## Supplied text
—————
Vuyo: Yeah. Another question I always get is ‘where do you draw the line between giving and then feeling “okay now this feels like a burden, like tax”?

Ndumi: It goes back to your truth. By personal truth, I mean your needs, your wants, your thoughts, your feelings, your future expectations, etc. If you feel strongly about saving X amount per month but you’re not because you are feeding a relationship with somebody else, you are killing your relationship with yourself. You, therefore, need to be honest with yourself about what your truth is. It’s irrelevant what the other person thinks. Remember as well that the other person doesn’t know what your monthly bills and savings are. The other component to it is that, and you will know this as a money coach, when you don’t have savings it’s destructive for the entire family. So when you allow other people to deplete your savings because you feel sorry for them, it is dysfunctional for you, your family, and those around you.

Vuyo: How do I now start the conversation, because we have been doing this for years now? I’ve been supporting them for years, they’ve been beneficiaries and they have expectations. So how do I now sit down and have the conversation?
—————
Saved data entries:
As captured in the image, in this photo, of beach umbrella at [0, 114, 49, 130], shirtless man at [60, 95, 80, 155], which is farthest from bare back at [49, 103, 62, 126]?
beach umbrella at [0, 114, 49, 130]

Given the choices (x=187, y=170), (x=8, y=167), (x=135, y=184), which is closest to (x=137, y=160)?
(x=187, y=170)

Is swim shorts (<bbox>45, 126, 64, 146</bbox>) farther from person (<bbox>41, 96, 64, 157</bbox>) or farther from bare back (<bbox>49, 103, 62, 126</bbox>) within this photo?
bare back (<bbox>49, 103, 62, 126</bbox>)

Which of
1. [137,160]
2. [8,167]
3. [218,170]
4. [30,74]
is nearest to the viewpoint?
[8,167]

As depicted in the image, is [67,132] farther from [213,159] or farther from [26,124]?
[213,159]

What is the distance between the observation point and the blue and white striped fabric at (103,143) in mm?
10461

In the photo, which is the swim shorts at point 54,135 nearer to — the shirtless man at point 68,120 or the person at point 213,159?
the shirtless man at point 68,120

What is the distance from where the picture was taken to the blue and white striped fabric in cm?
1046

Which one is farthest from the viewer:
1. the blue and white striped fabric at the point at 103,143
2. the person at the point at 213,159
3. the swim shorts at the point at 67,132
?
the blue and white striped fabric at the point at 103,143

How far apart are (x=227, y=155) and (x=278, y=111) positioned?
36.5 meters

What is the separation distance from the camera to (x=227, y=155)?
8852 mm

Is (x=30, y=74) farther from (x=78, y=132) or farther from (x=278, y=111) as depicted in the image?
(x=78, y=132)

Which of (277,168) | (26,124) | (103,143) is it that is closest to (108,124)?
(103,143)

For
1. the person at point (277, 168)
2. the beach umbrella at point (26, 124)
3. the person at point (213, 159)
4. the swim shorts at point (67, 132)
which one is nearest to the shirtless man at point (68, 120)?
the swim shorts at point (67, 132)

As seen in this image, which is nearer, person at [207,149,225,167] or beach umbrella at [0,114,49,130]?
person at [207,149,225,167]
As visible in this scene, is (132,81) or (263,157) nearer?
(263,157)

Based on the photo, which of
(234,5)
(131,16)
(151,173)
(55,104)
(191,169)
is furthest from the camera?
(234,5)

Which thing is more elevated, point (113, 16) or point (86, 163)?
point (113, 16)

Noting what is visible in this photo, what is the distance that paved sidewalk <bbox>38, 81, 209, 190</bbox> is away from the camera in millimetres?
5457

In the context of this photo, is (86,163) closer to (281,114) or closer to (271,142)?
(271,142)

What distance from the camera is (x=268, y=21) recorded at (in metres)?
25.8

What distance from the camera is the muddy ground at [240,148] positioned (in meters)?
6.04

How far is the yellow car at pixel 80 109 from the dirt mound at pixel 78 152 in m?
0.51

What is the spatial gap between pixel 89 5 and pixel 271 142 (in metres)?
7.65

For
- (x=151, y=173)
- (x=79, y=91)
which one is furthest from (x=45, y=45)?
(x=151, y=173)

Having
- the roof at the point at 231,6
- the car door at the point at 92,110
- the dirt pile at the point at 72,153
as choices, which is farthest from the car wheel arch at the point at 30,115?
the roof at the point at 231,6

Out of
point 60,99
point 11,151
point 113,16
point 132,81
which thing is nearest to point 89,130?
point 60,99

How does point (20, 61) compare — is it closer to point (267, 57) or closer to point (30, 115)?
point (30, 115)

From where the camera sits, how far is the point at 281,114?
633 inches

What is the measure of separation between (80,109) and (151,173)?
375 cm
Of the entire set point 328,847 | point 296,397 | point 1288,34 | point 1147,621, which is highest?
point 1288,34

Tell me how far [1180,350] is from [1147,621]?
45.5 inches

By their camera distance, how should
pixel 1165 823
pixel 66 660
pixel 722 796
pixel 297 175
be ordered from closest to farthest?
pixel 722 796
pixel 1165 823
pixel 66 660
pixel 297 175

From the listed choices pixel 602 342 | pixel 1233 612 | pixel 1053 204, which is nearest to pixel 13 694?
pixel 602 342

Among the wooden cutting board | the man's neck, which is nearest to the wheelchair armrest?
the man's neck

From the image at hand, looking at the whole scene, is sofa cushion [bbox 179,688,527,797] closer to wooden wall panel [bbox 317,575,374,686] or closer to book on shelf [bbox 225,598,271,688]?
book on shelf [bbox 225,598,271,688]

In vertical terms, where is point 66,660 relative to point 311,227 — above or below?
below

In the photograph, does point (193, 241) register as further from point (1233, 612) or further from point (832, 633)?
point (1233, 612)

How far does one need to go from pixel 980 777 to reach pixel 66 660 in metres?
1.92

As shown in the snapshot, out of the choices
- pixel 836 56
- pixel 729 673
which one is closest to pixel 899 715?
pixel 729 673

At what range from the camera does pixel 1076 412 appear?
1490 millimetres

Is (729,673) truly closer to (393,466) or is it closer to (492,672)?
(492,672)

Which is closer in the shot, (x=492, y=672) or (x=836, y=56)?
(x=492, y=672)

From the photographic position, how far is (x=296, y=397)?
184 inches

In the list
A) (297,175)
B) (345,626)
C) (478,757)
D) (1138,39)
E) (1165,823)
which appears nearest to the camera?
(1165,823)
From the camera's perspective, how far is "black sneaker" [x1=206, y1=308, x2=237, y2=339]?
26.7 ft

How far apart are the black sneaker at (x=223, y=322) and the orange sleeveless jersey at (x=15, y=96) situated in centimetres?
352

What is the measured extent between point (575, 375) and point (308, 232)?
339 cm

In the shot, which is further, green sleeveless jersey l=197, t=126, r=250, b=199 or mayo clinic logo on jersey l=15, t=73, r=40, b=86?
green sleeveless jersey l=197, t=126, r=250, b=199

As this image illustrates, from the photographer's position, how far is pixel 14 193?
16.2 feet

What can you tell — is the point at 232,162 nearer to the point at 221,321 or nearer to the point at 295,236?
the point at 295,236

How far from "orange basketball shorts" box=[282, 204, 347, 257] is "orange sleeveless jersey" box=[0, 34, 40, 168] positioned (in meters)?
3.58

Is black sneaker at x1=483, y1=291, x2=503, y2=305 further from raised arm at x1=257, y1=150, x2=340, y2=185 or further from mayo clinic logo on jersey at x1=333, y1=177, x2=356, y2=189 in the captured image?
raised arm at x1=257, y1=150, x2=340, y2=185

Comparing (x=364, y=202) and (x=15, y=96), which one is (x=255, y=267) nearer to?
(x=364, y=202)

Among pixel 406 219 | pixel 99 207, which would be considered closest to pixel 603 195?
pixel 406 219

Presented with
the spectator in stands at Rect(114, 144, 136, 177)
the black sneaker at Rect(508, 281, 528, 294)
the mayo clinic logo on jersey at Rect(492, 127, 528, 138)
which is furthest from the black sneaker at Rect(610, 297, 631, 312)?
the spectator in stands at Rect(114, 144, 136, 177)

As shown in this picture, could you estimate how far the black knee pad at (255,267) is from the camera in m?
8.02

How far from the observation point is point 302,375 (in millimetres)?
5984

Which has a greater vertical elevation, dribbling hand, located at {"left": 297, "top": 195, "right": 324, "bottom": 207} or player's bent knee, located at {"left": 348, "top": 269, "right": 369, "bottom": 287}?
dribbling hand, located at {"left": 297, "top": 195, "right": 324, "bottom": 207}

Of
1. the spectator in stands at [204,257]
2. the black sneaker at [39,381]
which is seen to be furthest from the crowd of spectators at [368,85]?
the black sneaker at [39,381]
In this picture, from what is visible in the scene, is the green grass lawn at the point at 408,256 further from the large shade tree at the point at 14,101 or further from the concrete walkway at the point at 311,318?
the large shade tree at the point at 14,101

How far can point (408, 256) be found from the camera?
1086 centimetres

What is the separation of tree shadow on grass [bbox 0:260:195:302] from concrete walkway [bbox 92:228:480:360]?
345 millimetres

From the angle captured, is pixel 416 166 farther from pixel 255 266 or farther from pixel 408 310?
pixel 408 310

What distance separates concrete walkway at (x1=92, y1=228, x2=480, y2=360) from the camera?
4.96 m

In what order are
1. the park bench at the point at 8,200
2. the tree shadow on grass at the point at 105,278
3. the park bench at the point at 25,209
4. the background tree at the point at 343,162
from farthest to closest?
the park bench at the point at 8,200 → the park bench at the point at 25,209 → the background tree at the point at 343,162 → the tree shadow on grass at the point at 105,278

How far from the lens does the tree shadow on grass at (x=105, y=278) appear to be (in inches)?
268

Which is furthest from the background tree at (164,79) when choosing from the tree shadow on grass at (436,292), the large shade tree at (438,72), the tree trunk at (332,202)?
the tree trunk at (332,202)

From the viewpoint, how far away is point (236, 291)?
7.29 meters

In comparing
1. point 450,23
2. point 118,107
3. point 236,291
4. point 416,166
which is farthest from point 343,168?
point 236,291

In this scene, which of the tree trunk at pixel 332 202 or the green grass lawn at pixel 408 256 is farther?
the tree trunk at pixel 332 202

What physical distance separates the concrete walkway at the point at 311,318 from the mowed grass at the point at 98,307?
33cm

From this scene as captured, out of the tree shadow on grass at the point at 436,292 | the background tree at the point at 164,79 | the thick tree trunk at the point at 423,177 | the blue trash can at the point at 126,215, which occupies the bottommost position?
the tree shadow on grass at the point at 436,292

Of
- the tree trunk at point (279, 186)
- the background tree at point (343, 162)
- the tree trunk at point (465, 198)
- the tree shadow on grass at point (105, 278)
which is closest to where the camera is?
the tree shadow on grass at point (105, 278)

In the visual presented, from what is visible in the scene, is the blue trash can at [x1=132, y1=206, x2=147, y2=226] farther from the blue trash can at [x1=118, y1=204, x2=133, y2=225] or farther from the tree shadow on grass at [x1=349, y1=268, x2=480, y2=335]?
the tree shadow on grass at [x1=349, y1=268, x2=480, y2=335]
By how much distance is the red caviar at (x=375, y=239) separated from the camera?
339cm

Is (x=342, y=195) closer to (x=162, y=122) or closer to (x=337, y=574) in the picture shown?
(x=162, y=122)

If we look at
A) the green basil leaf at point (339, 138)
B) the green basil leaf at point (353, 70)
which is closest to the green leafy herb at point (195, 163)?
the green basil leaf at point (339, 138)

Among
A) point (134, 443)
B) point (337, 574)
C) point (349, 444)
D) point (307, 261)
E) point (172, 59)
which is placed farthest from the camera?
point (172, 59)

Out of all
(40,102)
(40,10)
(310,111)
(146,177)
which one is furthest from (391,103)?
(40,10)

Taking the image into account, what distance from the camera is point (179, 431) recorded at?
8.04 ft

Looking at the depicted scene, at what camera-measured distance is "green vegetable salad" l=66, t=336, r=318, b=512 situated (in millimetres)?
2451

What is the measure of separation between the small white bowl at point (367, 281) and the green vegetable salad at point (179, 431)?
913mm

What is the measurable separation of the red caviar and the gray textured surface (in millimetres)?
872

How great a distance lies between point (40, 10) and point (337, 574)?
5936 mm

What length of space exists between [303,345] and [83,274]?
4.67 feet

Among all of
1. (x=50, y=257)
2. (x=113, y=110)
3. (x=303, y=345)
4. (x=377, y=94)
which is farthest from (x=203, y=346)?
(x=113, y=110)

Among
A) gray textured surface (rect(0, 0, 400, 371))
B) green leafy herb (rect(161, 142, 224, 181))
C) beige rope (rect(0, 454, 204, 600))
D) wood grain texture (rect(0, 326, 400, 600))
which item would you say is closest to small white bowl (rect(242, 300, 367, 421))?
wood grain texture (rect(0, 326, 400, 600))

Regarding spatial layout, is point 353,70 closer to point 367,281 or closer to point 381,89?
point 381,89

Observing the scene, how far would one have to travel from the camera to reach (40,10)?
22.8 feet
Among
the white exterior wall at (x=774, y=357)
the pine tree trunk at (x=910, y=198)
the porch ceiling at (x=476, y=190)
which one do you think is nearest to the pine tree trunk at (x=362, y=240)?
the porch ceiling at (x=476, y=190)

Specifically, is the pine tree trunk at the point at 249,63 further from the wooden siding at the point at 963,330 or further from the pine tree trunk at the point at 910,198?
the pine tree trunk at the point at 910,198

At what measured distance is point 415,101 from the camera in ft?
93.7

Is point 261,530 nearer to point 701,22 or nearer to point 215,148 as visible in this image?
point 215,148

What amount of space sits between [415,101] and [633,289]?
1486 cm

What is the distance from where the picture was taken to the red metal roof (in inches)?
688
—————
## Exercise directions
Answer these questions from the conversation:
1. What does Ndumi list as part of a person's "personal truth"?
2. What does Ndumi say the other person doesn't know?
3. How long has Vuyo been supporting the people in question?
The data has no connection to the conversation.

## Response area
1. Needs, wants, thoughts, feelings, and future expectations.
2. Your monthly bills and savings.
3. For years.